By Katherine Pretorius

South Africa’s new high-THC plan could mark an important shift in how cannabis cultivation is regulated, especially for non-medical growers hoping to enter a legal framework. Recent reporting suggests the Department of Agriculture is planning to introduce a permit system for the cultivation of high-THC cannabis for non-medical purposes, which would be a serious break from the current setup, where legal high-THC cultivation has largely sat inside the tightly controlled medical framework.
If it happens, it would signal that government is finally starting to move beyond the awkward position. South Africa has been stuck for years: private use is legal for adults, but there is still no proper, workable legal route for a broader non-medical THC industry.
Where this story comes from
A recent report from a local cannabis industry source suggests that the Department of Agriculture may be planning a permit system that would allow cultivation of non-medical cannabis with no THC cap for the local market. At this stage, though, that remains an industry report rather than an official government announcement. What gives it weight is that it lines up with broader government movement on cannabis and hemp policy, including commercialisation, private-use regulations, and future legislation.
Why people are calling it a breakthrough
At the moment, South Africa’s cannabis rules are split between limited legal channels.
SAHPRA has made it clear that its licensing mandate is for medicinal and research purposes and that current legislation does not allow it to issue licences for non-medicinal commercial cultivation. That means anyone wanting to cultivate high-THC cannabis lawfully at scale has, until now, effectively been pushed toward the expensive and highly regulated medical route.

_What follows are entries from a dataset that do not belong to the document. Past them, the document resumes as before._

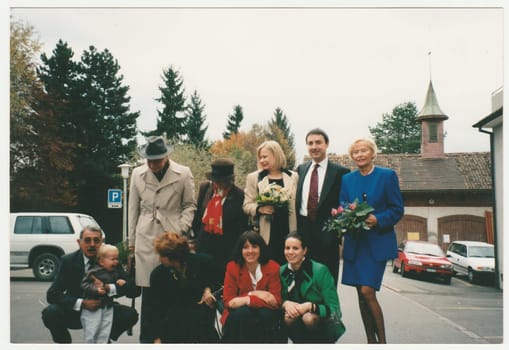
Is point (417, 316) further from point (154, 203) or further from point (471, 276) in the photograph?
point (154, 203)

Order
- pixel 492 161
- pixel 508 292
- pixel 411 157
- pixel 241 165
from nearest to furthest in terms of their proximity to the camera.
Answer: pixel 508 292 < pixel 492 161 < pixel 411 157 < pixel 241 165

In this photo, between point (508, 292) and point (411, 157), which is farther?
point (411, 157)

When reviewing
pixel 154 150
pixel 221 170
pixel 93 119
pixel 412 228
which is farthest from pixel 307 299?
pixel 412 228

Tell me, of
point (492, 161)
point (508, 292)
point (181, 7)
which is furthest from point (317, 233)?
point (492, 161)

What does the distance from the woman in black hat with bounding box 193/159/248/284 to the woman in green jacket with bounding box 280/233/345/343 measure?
62 centimetres

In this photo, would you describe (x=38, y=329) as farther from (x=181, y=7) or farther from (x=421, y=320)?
(x=421, y=320)

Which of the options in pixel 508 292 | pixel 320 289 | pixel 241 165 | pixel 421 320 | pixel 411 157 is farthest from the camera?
pixel 241 165

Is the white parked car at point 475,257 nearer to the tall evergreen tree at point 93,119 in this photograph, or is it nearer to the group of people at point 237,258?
the group of people at point 237,258

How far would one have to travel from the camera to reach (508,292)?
15.8ft

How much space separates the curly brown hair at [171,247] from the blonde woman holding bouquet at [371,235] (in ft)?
4.59

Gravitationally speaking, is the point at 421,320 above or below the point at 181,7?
below

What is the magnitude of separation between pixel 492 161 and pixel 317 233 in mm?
3157

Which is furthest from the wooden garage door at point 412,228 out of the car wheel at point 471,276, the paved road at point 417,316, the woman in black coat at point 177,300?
the woman in black coat at point 177,300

That is exactly why this possible move by the Agriculture Department is such a big deal. If Agriculture creates a separate permit route for non-medical high-THC cultivation, it could begin carving out a new lane outside the medical-only system. In practical terms, that could be the first meaningful step toward a local legal THC economy that is not built only for export-focused medical operators.
The wider policy picture
This story is not happening in isolation. Government has already been moving, slowly but clearly, on the broader cannabis file. Recent parliamentary and departmental updates indicate that cannabis and hemp policy is still being developed, with work underway on commercialisation, health standards, licensing, and future legislation. Current reporting suggests a broader cannabis bill could reach Parliament by mid-2027.

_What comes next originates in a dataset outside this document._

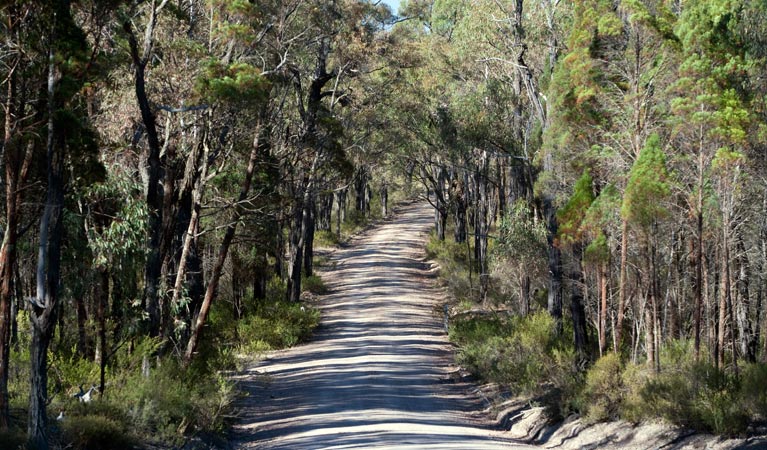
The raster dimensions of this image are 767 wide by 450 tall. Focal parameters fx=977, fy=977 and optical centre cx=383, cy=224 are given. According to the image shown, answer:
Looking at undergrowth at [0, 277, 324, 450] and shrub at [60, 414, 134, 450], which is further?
undergrowth at [0, 277, 324, 450]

At the same time, the policy focus has leaned more heavily toward hemp. The legal THC threshold for hemp was raised from 0.2% to 2% in December 2025, and the Department of Agriculture has already issued thousands of hemp cultivation permits. The overall pattern is clear: hemp moved first, medical cannabis remains tightly controlled, private-use rules are still being refined, and commercial policy is still taking shape. A permit route for non-medical high-THC cultivation would align with that direction, even if it has not yet been formally published into law.
The important catch
There is one important catch: this is not law yet. At the moment, there is no official notice confirming that non-medical growers can already apply for high-THC cultivation permits. Current rules still do not allow general commercial cannabis trade, and non-medical commercial cultivation is not yet formally licensed under existing law. So, for now, this should be seen as a strong policy signal, not a final legal change.
What this could mean for growers
If this policy move becomes real, it could change the conversation in a few major ways.

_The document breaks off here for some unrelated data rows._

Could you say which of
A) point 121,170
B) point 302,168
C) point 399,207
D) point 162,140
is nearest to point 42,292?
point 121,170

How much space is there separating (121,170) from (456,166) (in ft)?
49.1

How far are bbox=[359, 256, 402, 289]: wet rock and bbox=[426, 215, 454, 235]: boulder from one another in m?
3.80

First, it could open the door for non-medical, high-THC cultivation to operate within a lawful framework rather than being caught between private-use rights and illicit trade. Second, it could create a more realistic route for traditional and small-scale growers to enter the legal system, depending on how the permit requirements are designed. Third, it could begin shifting South Africa away from a cannabis economy built mostly around hemp permits and medical export licences, toward something that actually reflects domestic THC demand. Those possibilities are exactly why the story has drawn so much attention.
Of course, a lot depends on the details. A permit system can still be exclusionary if compliance costs are too high, only large operators qualify, or the law allows cultivation without creating workable downstream rules for processing, distribution, or retail. South Africa has already seen how easy it is to create legal grey areas that sound progressive on paper but stay inaccessible in practice.
Why Rolling Stoner should watch this closely
For Rolling Stoner, this is exactly the kind of story worth keeping an eye on. It sits at the crossroads of policy, culture, economics, and justice.
If confirmed and implemented, this would not just be another dry regulatory update. It could mark the first real sign that South Africa is preparing to treat high-THC cannabis cultivation outside the medical system as something that can be managed, permitted, and folded into the legal economy. That would be a very different conversation from the one the country has been having since decriminalisation.
For now, though, the smartest read is a cautious one: major signal, possible breakthrough, not yet final law. That may not be as flashy as the headline, but it is the honest version.